* _To be done_
Format every line of the records below, from the line containing "What is the measurement" down through the line containing "30.2 inches", as a JSON list of strings with one string per line and no blank lines.

Spatial relation data
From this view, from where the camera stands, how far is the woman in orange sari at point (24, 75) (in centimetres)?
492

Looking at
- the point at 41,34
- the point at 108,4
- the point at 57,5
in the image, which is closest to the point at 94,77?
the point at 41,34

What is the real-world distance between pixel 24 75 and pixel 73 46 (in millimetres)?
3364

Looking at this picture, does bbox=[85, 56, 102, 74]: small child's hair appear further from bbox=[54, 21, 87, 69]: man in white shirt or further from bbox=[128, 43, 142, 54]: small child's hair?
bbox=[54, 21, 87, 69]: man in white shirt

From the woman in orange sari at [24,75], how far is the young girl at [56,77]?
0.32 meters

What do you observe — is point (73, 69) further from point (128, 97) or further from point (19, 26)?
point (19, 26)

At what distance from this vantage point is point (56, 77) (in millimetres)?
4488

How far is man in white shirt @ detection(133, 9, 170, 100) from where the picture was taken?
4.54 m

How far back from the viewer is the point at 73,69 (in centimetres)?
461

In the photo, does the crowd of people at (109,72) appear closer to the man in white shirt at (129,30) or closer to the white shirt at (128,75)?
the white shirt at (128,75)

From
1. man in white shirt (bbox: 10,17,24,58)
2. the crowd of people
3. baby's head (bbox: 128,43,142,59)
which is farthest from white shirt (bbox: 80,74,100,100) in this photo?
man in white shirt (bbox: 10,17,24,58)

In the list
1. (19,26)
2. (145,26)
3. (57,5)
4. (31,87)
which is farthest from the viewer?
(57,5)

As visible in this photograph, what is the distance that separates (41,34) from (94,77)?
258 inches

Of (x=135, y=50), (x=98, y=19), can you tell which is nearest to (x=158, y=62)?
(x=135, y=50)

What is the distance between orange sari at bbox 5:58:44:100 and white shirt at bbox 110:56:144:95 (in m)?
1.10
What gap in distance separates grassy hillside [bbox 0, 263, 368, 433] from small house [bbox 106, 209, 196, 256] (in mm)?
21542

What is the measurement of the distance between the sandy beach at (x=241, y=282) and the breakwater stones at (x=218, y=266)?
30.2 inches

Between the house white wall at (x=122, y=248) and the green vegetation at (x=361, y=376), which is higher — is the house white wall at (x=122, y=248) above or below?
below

* _Finished answer_
[
  "What is the measurement of the distance between the sandy beach at (x=241, y=282) and the breakwater stones at (x=218, y=266)?",
  "30.2 inches"
]